→ **Page excerpt**
-*-

African American Poetry (1870-1928): A Digital Anthology

Editor's Note: "The Negro Speaks of Rivers" (1921)

Editor's note by Amardeep Singh

Bibliographic note: The version of this poem published in The Weary Blues (1926) contains the inscription: "To W.E.B. Du Bois." 


General notes: This is Langston Hughes' most widely anthologized poems and probably one of the most recognizable and celebrated poems of the Harlem Renaissance. It was also the first poem published by Langston Hughes in a national magazine (he published others as a high school student in Cleveland in his high school magazine). He describes writing it in the summer of 1920, while en route to Mexico to stay with his father. At that time, Hughes was eighteen years old and had not yet started his college education. 

Hughes has an extensive account of writing the poem in his autobiography, "The Big Sea" (1939):

"The one of my poems that has perhaps been most often reprinted in anthologies, was written on the train during this trip to Mexico when I was feeling very bad. It’s called “The Negro Speaks of Rivers” and was written just outside St. Louis, as the train rolled toward Texas.

-*-

→ **Given data**
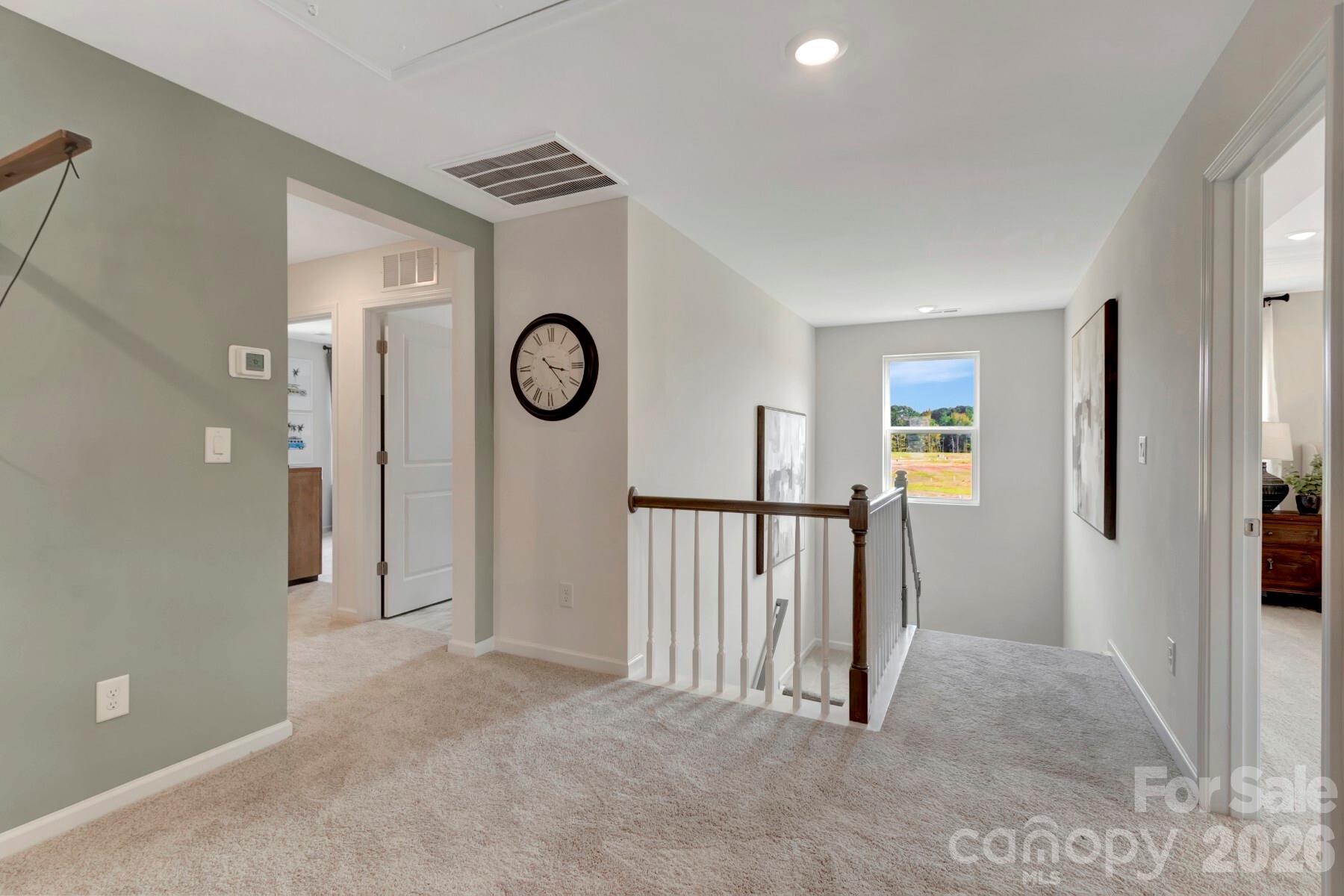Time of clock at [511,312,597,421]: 3:22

-*-

From the editor's note on "The Negro Speaks of Rivers" above, write out everything from "Editor's note by" down to "his college education.", word for word.

Editor's note by Amardeep Singh

Bibliographic note: The version of this poem published in The Weary Blues (1926) contains the inscription: "To W.E.B. Du Bois." 


General notes: This is Langston Hughes' most widely anthologized poems and probably one of the most recognizable and celebrated poems of the Harlem Renaissance. It was also the first poem published by Langston Hughes in a national magazine (he published others as a high school student in Cleveland in his high school magazine). He describes writing it in the summer of 1920, while en route to Mexico to stay with his father. At that time, Hughes was eighteen years old and had not yet started his college education.